BRIEF:
Could you write out all the records once more, exactly?

RECORD EXCERPTS:
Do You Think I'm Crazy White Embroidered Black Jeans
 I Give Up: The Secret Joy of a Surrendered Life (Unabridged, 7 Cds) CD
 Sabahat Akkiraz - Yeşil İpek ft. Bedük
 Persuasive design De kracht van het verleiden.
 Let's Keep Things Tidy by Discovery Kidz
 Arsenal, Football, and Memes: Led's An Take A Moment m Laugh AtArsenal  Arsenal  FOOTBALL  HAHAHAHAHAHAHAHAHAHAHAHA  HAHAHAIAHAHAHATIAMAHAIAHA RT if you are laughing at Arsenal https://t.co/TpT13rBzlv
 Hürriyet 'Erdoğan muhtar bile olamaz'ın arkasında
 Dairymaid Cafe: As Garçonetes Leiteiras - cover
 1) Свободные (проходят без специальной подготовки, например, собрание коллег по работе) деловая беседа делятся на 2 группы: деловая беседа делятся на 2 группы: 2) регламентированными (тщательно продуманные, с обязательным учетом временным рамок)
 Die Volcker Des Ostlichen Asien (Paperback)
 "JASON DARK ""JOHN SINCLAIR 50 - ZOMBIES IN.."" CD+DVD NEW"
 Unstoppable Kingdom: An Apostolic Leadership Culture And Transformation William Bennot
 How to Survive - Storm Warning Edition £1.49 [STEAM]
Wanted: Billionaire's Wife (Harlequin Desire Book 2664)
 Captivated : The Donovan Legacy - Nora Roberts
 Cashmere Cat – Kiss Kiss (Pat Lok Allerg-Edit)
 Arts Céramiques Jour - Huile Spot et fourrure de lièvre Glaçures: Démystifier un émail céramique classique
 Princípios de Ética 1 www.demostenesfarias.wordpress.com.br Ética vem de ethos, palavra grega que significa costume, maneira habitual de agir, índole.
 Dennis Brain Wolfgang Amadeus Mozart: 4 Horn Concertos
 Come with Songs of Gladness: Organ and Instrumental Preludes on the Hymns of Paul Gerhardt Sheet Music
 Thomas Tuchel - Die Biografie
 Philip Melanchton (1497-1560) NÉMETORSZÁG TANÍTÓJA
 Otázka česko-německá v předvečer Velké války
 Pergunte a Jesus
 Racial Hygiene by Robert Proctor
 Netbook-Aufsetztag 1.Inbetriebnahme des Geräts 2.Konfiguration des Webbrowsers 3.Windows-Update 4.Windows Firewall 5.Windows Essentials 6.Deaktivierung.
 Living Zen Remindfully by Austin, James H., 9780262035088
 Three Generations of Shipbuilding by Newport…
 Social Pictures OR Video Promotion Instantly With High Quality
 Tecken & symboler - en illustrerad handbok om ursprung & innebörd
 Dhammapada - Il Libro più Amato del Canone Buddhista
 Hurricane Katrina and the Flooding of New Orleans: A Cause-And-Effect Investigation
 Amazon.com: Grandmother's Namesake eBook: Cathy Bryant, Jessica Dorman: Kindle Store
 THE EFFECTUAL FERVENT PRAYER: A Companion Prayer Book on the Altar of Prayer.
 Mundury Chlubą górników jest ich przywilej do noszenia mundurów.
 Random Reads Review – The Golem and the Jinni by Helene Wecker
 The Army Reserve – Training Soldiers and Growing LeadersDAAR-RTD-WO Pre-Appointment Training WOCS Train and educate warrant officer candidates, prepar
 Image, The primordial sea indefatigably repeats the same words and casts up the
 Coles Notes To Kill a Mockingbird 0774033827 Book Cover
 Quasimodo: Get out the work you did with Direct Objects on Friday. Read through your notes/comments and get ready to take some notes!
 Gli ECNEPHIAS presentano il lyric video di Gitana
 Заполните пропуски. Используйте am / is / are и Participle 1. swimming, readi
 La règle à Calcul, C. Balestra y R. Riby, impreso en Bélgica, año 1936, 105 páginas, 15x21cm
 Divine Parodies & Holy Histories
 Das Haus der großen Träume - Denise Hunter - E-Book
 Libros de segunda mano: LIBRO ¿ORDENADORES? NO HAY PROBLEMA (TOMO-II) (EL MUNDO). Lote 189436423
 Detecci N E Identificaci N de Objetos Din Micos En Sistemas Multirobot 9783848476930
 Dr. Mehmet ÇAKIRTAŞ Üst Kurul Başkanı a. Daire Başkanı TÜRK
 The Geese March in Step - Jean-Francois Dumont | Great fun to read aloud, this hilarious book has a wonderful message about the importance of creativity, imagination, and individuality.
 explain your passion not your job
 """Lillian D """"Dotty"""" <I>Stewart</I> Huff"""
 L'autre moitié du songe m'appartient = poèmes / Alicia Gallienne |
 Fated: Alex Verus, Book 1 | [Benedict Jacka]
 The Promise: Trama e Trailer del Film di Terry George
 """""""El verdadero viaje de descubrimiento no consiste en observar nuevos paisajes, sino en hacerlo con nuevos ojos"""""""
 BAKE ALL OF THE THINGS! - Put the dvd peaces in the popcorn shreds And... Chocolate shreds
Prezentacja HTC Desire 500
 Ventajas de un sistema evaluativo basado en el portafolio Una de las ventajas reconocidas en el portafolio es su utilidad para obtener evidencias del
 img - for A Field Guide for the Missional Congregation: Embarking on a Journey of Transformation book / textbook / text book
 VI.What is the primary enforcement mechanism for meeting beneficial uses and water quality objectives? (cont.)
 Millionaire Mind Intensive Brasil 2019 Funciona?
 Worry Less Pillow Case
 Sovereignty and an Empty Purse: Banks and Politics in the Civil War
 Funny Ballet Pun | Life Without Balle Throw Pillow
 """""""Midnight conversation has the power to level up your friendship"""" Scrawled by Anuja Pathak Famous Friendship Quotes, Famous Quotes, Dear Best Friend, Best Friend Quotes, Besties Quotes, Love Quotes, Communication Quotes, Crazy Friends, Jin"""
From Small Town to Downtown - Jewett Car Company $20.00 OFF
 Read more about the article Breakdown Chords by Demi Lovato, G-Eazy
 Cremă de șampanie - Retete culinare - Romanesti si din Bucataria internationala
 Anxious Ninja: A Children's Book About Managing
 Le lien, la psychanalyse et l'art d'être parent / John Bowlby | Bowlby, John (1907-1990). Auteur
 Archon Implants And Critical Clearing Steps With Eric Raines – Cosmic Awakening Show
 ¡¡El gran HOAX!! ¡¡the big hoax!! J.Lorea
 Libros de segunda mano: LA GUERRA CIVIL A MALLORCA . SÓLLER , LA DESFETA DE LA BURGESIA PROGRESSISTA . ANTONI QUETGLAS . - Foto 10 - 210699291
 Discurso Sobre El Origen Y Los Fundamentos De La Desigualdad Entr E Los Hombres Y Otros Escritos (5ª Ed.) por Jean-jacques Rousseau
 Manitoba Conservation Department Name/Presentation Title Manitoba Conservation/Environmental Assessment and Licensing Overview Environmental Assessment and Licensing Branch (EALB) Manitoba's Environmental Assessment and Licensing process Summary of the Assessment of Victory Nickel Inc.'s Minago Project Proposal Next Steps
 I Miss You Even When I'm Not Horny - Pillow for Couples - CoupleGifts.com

WRITTEN RESPONSE:
Do You Think I'm Crazy White Embroidered Black Jeans
 I Give Up: The Secret Joy of a Surrendered Life (Unabridged, 7 Cds) CD
 Sabahat Akkiraz - Yeşil İpek ft. Bedük
 Persuasive design De kracht van het verleiden.
 Let's Keep Things Tidy by Discovery Kidz
 Arsenal, Football, and Memes: Led's An Take A Moment m Laugh AtArsenal  Arsenal  FOOTBALL  HAHAHAHAHAHAHAHAHAHAHAHA  HAHAHAIAHAHAHATIAMAHAIAHA RT if you are laughing at Arsenal https://t.co/TpT13rBzlv
 Hürriyet 'Erdoğan muhtar bile olamaz'ın arkasında
 Dairymaid Cafe: As Garçonetes Leiteiras - cover
 1) Свободные (проходят без специальной подготовки, например, собрание коллег по работе) деловая беседа делятся на 2 группы: деловая беседа делятся на 2 группы: 2) регламентированными (тщательно продуманные, с обязательным учетом временным рамок)
 Die Volcker Des Ostlichen Asien (Paperback)
 "JASON DARK ""JOHN SINCLAIR 50 - ZOMBIES IN.."" CD+DVD NEW"
 Unstoppable Kingdom: An Apostolic Leadership Culture And Transformation William Bennot
 How to Survive - Storm Warning Edition £1.49 [STEAM]
Wanted: Billionaire's Wife (Harlequin Desire Book 2664)
 Captivated : The Donovan Legacy - Nora Roberts
 Cashmere Cat – Kiss Kiss (Pat Lok Allerg-Edit)
 Arts Céramiques Jour - Huile Spot et fourrure de lièvre Glaçures: Démystifier un émail céramique classique
 Princípios de Ética 1 www.demostenesfarias.wordpress.com.br Ética vem de ethos, palavra grega que significa costume, maneira habitual de agir, índole.
 Dennis Brain Wolfgang Amadeus Mozart: 4 Horn Concertos
 Come with Songs of Gladness: Organ and Instrumental Preludes on the Hymns of Paul Gerhardt Sheet Music
 Thomas Tuchel - Die Biografie
 Philip Melanchton (1497-1560) NÉMETORSZÁG TANÍTÓJA
 Otázka česko-německá v předvečer Velké války
 Pergunte a Jesus
 Racial Hygiene by Robert Proctor
 Netbook-Aufsetztag 1.Inbetriebnahme des Geräts 2.Konfiguration des Webbrowsers 3.Windows-Update 4.Windows Firewall 5.Windows Essentials 6.Deaktivierung.
 Living Zen Remindfully by Austin, James H., 9780262035088
 Three Generations of Shipbuilding by Newport…
 Social Pictures OR Video Promotion Instantly With High Quality
 Tecken & symboler - en illustrerad handbok om ursprung & innebörd
 Dhammapada - Il Libro più Amato del Canone Buddhista
 Hurricane Katrina and the Flooding of New Orleans: A Cause-And-Effect Investigation
 Amazon.com: Grandmother's Namesake eBook: Cathy Bryant, Jessica Dorman: Kindle Store
 THE EFFECTUAL FERVENT PRAYER: A Companion Prayer Book on the Altar of Prayer.
 Mundury Chlubą górników jest ich przywilej do noszenia mundurów.
 Random Reads Review – The Golem and the Jinni by Helene Wecker
 The Army Reserve – Training Soldiers and Growing LeadersDAAR-RTD-WO Pre-Appointment Training WOCS Train and educate warrant officer candidates, prepar
 Image, The primordial sea indefatigably repeats the same words and casts up the
 Coles Notes To Kill a Mockingbird 0774033827 Book Cover
 Quasimodo: Get out the work you did with Direct Objects on Friday. Read through your notes/comments and get ready to take some notes!
 Gli ECNEPHIAS presentano il lyric video di Gitana
 Заполните пропуски. Используйте am / is / are и Participle 1. swimming, readi
 La règle à Calcul, C. Balestra y R. Riby, impreso en Bélgica, año 1936, 105 páginas, 15x21cm
 Divine Parodies & Holy Histories
 Das Haus der großen Träume - Denise Hunter - E-Book
 Libros de segunda mano: LIBRO ¿ORDENADORES? NO HAY PROBLEMA (TOMO-II) (EL MUNDO). Lote 189436423
 Detecci N E Identificaci N de Objetos Din Micos En Sistemas Multirobot 9783848476930
 Dr. Mehmet ÇAKIRTAŞ Üst Kurul Başkanı a. Daire Başkanı TÜRK
 The Geese March in Step - Jean-Francois Dumont | Great fun to read aloud, this hilarious book has a wonderful message about the importance of creativity, imagination, and individuality.
 explain your passion not your job
 """Lillian D """"Dotty"""" <I>Stewart</I> Huff"""
 L'autre moitié du songe m'appartient = poèmes / Alicia Gallienne |
 Fated: Alex Verus, Book 1 | [Benedict Jacka]
 The Promise: Trama e Trailer del Film di Terry George
 """""""El verdadero viaje de descubrimiento no consiste en observar nuevos paisajes, sino en hacerlo con nuevos ojos"""""""
 BAKE ALL OF THE THINGS! - Put the dvd peaces in the popcorn shreds And... Chocolate shreds
Prezentacja HTC Desire 500
 Ventajas de un sistema evaluativo basado en el portafolio Una de las ventajas reconocidas en el portafolio es su utilidad para obtener evidencias del
 img - for A Field Guide for the Missional Congregation: Embarking on a Journey of Transformation book / textbook / text book
 VI.What is the primary enforcement mechanism for meeting beneficial uses and water quality objectives? (cont.)
 Millionaire Mind Intensive Brasil 2019 Funciona?
 Worry Less Pillow Case
 Sovereignty and an Empty Purse: Banks and Politics in the Civil War
 Funny Ballet Pun | Life Without Balle Throw Pillow
 """""""Midnight conversation has the power to level up your friendship"""" Scrawled by Anuja Pathak Famous Friendship Quotes, Famous Quotes, Dear Best Friend, Best Friend Quotes, Besties Quotes, Love Quotes, Communication Quotes, Crazy Friends, Jin"""
From Small Town to Downtown - Jewett Car Company $20.00 OFF
 Read more about the article Breakdown Chords by Demi Lovato, G-Eazy
 Cremă de șampanie - Retete culinare - Romanesti si din Bucataria internationala
 Anxious Ninja: A Children's Book About Managing
 Le lien, la psychanalyse et l'art d'être parent / John Bowlby | Bowlby, John (1907-1990). Auteur
 Archon Implants And Critical Clearing Steps With Eric Raines – Cosmic Awakening Show
 ¡¡El gran HOAX!! ¡¡the big hoax!! J.Lorea
 Libros de segunda mano: LA GUERRA CIVIL A MALLORCA . SÓLLER , LA DESFETA DE LA BURGESIA PROGRESSISTA . ANTONI QUETGLAS . - Foto 10 - 210699291
 Discurso Sobre El Origen Y Los Fundamentos De La Desigualdad Entr E Los Hombres Y Otros Escritos (5ª Ed.) por Jean-jacques Rousseau
 Manitoba Conservation Department Name/Presentation Title Manitoba Conservation/Environmental Assessment and Licensing Overview Environmental Assessment and Licensing Branch (EALB) Manitoba's Environmental Assessment and Licensing process Summary of the Assessment of Victory Nickel Inc.'s Minago Project Proposal Next Steps
 I Miss You Even When I'm Not Horny - Pillow for Couples - CoupleGifts.com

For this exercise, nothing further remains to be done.